--- Start of INPUT ---
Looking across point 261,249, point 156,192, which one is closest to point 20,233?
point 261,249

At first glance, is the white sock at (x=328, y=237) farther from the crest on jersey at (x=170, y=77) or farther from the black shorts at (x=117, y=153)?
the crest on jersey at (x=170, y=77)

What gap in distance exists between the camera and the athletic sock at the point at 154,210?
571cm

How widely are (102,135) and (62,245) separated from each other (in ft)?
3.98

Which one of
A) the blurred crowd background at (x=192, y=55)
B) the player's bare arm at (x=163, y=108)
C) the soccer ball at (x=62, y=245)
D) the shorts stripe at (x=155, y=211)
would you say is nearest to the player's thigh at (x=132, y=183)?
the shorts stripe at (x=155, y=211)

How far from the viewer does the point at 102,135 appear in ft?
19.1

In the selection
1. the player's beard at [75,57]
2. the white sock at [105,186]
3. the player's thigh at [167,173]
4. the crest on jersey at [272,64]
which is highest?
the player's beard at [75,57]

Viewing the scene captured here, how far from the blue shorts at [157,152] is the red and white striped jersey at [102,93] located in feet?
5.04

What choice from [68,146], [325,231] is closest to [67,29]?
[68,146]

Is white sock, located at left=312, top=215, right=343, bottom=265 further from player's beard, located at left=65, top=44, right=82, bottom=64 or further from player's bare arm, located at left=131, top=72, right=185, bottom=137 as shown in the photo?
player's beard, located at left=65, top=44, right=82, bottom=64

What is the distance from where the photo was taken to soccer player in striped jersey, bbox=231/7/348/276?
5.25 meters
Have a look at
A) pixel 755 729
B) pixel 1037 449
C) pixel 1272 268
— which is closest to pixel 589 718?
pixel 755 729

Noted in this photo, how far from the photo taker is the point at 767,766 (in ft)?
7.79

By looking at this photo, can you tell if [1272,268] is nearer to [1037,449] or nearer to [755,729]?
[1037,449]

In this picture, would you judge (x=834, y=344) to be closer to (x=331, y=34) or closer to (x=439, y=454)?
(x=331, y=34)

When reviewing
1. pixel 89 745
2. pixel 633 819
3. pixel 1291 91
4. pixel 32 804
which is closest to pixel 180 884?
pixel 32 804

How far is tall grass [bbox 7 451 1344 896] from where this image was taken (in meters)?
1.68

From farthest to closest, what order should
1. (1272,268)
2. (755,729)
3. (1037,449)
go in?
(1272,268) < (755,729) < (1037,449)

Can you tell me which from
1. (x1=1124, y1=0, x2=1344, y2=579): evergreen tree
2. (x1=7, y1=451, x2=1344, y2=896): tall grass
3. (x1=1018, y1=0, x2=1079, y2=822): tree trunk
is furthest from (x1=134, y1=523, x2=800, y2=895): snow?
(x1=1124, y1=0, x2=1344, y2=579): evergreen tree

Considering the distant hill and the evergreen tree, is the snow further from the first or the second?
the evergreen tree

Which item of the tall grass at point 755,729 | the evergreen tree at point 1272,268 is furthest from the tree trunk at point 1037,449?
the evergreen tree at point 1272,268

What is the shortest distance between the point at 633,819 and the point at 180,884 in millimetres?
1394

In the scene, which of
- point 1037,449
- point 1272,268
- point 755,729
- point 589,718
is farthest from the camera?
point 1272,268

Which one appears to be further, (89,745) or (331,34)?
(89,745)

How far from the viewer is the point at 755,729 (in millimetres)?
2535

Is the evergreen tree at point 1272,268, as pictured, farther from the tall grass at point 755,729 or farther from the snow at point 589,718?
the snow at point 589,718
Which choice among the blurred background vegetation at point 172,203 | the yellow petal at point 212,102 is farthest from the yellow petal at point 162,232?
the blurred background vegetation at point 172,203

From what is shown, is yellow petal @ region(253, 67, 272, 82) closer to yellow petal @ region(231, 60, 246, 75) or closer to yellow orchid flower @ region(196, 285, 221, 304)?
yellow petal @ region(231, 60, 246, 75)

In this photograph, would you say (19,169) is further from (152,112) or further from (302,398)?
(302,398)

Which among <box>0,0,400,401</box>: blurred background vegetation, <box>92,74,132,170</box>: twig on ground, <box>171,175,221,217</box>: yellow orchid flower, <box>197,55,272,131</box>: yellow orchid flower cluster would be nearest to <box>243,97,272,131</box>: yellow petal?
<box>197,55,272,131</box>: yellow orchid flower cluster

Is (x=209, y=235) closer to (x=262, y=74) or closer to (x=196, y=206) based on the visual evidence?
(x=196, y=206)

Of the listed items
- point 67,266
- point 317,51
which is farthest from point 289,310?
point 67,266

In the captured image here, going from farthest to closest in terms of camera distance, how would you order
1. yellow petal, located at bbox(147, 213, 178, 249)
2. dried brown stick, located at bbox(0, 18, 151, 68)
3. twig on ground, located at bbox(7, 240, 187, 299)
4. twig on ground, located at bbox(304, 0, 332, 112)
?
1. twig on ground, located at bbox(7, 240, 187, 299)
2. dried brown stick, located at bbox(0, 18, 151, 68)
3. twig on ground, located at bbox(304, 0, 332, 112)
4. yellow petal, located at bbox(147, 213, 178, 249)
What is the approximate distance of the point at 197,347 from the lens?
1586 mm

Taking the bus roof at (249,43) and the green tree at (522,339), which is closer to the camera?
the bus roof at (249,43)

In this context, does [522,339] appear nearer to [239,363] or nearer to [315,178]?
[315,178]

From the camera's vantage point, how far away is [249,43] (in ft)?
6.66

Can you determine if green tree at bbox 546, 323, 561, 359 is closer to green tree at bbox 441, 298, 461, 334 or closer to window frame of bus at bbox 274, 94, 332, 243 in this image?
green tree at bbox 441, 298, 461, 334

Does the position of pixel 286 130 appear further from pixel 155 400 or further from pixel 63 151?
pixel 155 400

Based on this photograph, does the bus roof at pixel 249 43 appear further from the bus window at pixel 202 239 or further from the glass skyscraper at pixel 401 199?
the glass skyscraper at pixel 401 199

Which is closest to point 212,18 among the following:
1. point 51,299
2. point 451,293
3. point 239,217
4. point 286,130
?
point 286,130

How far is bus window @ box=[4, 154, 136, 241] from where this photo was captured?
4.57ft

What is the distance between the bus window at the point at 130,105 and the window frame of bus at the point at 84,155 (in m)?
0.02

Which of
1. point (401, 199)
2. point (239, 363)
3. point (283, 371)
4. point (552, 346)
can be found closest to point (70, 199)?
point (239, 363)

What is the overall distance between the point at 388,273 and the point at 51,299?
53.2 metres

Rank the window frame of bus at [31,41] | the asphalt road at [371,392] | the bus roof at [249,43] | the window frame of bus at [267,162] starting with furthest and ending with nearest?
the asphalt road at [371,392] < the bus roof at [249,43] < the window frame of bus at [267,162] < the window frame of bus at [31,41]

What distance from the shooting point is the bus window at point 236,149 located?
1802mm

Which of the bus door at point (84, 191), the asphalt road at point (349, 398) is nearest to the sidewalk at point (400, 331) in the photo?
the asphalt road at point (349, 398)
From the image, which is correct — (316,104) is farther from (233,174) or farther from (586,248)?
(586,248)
--- End of INPUT ---
> [PROBLEM TO SOLVE]: Convert the listing above into a JSON array of strings, one string per line with blank lines omitted, beginning with the line that contains "Rank the window" and continuing through the final line of the listing.

> [WRITTEN ANSWER]:
[
  "Rank the window frame of bus at [31,41] | the asphalt road at [371,392] | the bus roof at [249,43] | the window frame of bus at [267,162] starting with furthest and ending with nearest?",
  "the asphalt road at [371,392] < the bus roof at [249,43] < the window frame of bus at [267,162] < the window frame of bus at [31,41]",
  "What distance from the shooting point is the bus window at point 236,149 located?",
  "1802mm",
  "Which of the bus door at point (84, 191), the asphalt road at point (349, 398) is nearest to the sidewalk at point (400, 331) in the photo?",
  "the asphalt road at point (349, 398)",
  "From the image, which is correct — (316,104) is farther from (233,174) or farther from (586,248)?",
  "(586,248)"
]